Tracey Emin has had a good lockdown. “For me it was a dream not having to go anywhere, not having be anywhere or to see anybody. I just got more elated, more happy, more free and more open,” she declared in a free-ranging conversation with a Zoom audience during a virtual visit to her London studio last week. This interface with Emin was to mark White Cube’s online show of the paintings she has made over the past three months. The works offer an intimate view of the artist’s life behind closed doors—a positive experience that is reflected in the show’s title, I Thrive on Solitude.
The outcome of what Emin described as “probably three of the most amazing months of my life” is a series of ten small acrylic paintings on canvas, none measuring more than a foot in height or diameter and all featuring the intimate domestic spaces of Emin’s home in East London. Sometimes these rooms are empty, sometimes there are spectral figures fluidly painted in a predominantly blue palette, lying on beds, or reflecting Emin’s penchant for extended time spent prone in the bath: “I spent about eight hours in the bath one Sunday, just topping the bath up—it was amazing”. In one work it is possible to make out the shadowy outline of her recently deceased cat called Docket. In others, the casket that contains her mother’s ashes. Emin sees these intimate canvases as a new departure: “these tiny paintings are a little bit Impressionist, a little bit Matisse-y, but I’ve never seen anything like them before in my life. During [the Covid-19 pandemic] I’ve cracked another code for me and that’s exciting.”
The exhibition also marks a moment of significant change for the 57-year-old Emin, who is about to move out of the 18th century house that has been her home for two decades. She will keep a London base, but in future will spend most of her time between her home town of Margate and her house in the south of France. “I wanted to make paintings of my house, to say goodbye to my house, to honour my home that has protected me for 20 years,” she explained. “Once I move from my house, everywhere I live I will be living with my work—that’s now my priority, every single part of my life will be art, art will be my everything, my lover, my salvation, that’s what I want as I get older.”
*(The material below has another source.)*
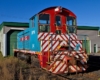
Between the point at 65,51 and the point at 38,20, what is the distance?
218 centimetres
As well as making paintings during lockdown, Emin was also studying and sometimes reassessing the works of other artists. “When I was young, I thought it was Joseph Beuys who was more meaningful and shamanistic—he hangs out with wolves and wears a hat—and Andy Warhol was more just a Pop party boy. But Andy Warhol was a far more serious devout artist and Joseph Beuys is just a fucking pop star—that’s what I decided the other day.” Of her erstwhile collaborator Louise Bourgeois, Emin declared that “what I learned from Louise was that you can do what the fuck you like—you can make a giant black penis that goes across this room or a tiny beautiful little etching of a bird, no one tells you what to do as an artist. Louise was hardcore, she took no prisoners.” According to Emin, if Edward Munch, whose drawings in the Musée D’Orsay she recently exhibited alongside her own, were alive today “he would probably be making and directing really good artist films.” IN the Zoom call, a collector from Hong Kong asked whether Emin would have liked to be his leading actress. “No, I would have been his lover,” was her sharp retort.
Now that lockdown is easing, and galleries are starting to open, Emin said she didn't want to see the art world return to the old normal. “I hope it will be less of a big carousel, with everybody flying all over the world and nobody looking at the art.” She revealed that she has been “banned from all art fairs” and hasn’t taken a long haul flight or been to the US for over two years. Spotting the White Cube founder Jay Jopling amongst her Zoom audience, Emin pointedly declared that “art fairs are not good for my gallerists, I don’t want them dying of heart attacks from jumping off planes every ten seconds. I’d rather they come and give me a studio visit!”
Judging from Emin’s current energised mood, there will be much to see when they do. “I’m in it for the long haul, this is the last stage of my life and I am really going to make the most of it,” she insisted. “I’m not going to fuck up like I have in the past. I expect my work to change dramatically over the next year and if it doesn’t, I will be really disappointed. I am very excited to be going into this new phase.”